What happens if I miss a dose?

· Take the missed dose as soon as you remember. However, if it is almost time for your next dose or if it is already evening, skip the missed dose and take only your next regularly scheduled dose. A dose taken too late in the day will cause insomnia. Do not take a double dose of this medication.

 

What happens if I overdose?

· Seek emergency medical attention.

· Symptoms of a Mazindol overdose include restlessness, tremor, rapid breathing, confusion, hallucinations, panic, aggressiveness, nausea, vomiting, diarrhea, an irregular heartbeat, and seizures.

 

What should I avoid while taking Mazindol?

· Use caution when driving, operating machinery, or performing other hazardous activities. Mazindol may cause dizziness, blurred vision, or restlessness, and it may hide the symptoms of extreme tiredness. If you experience these effects, avoid hazardous activities.

 

What are the possible side effects of Mazindol?

· If you experience any of the following serious side effects, stop taking Mazindol and seek emergency medical attention:     ·an allergic reaction (difficulty breathing; closing of your throat; swelling of your lips, tongue, or face; or hives);     ·an irregular heartbeat or very high blood pressure (severe headache, blurred vision); or     ·hallucinations, abnormal behavior, or confusion.

· Other, less serious side effects may be more likely to occur. Continue to take Mazindol and talk to your doctor if you experience     ·restlessness or tremor,     ·nervousness or anxiety,     ·headache or dizziness,     ·insomnia,     ·dry mouth or an unpleasant taste in your mouth,     ·diarrhea or constipation, or     ·impotence or changes in your sex drive.

· Mazindol is habit forming. You can become physically and psychologically dependent on this medication, and withdrawal effects may occur if you stop taking it suddenly after several weeks of continuous use. Talk to your doctor about stopping this medication gradually.
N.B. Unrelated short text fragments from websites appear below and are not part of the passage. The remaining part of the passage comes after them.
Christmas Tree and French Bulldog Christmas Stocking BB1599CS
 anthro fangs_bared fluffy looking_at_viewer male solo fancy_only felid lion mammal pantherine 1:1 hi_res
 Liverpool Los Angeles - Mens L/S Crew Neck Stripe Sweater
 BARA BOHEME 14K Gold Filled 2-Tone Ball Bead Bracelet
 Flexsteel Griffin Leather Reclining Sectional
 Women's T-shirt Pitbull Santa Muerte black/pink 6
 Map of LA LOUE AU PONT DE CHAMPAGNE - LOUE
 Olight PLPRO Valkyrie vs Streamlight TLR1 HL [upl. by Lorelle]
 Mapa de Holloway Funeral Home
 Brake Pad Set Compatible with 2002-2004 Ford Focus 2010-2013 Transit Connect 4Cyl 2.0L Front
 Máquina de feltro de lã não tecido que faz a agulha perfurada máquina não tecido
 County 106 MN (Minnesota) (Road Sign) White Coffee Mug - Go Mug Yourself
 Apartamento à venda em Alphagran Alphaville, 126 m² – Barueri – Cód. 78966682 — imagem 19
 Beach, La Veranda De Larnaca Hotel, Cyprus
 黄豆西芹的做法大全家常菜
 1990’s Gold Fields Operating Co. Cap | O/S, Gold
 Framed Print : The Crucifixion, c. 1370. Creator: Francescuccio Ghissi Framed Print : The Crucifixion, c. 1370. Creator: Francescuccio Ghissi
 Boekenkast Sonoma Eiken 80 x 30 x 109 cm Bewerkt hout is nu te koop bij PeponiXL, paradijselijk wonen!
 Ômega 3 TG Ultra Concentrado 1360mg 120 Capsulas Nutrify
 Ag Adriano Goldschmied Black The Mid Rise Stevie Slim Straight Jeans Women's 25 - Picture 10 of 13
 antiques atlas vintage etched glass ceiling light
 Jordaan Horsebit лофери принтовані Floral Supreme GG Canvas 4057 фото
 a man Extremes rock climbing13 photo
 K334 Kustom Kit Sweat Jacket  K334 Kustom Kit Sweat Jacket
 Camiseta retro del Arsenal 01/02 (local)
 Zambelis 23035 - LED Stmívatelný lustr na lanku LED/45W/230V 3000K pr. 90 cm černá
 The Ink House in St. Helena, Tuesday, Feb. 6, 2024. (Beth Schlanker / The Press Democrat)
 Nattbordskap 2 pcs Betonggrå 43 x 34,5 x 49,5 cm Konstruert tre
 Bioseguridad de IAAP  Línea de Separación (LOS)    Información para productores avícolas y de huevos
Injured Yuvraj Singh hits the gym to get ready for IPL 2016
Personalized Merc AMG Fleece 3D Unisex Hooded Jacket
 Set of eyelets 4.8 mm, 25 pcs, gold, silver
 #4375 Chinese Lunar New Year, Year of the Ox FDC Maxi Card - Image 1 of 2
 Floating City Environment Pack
· Side effects other than those listed here may also occur. Talk to your doctor about any side effect that seems unusual or that is especially bothersome.

 

What other drugs will affect Mazindol?

· You cannot take Mazindol if you have taken a monoamine oxidase inhibitor (MAOI) such as isocarboxazid (Marplan), tranylcypromine (Parnate), or phenelzine (Nardil) in the last 14 days.

· Changes in insulin and other diabetes drug therapies may be necessary during treatment with Mazindol.

· Mazindol may reduce the effects of guanethidine (Ismelin). This could lead to an increase in blood pressure. Tell your doctor if you are taking guanethidine.

· Before taking this medication, tell your doctor if you are taking a tricyclic antidepressant such as amitriptyline (Elavil), amoxapine (Asendin), doxepin (Sinequan), nortriptyline (Pamelor), imipramine (Tofranil), clomipramine (Anafranil), protriptyline (Vivactil), or desipramine (Norpramin). These drugs may decrease the effects of Mazindol.

· Drugs other than those listed here may also interact with Mazindol. Talk to your doctor and pharmacist before taking any prescription or over-the-counter medicines.

 

Where can I get more information?

· Your pharmacist has more information about Mazindol written for health professionals that you may read.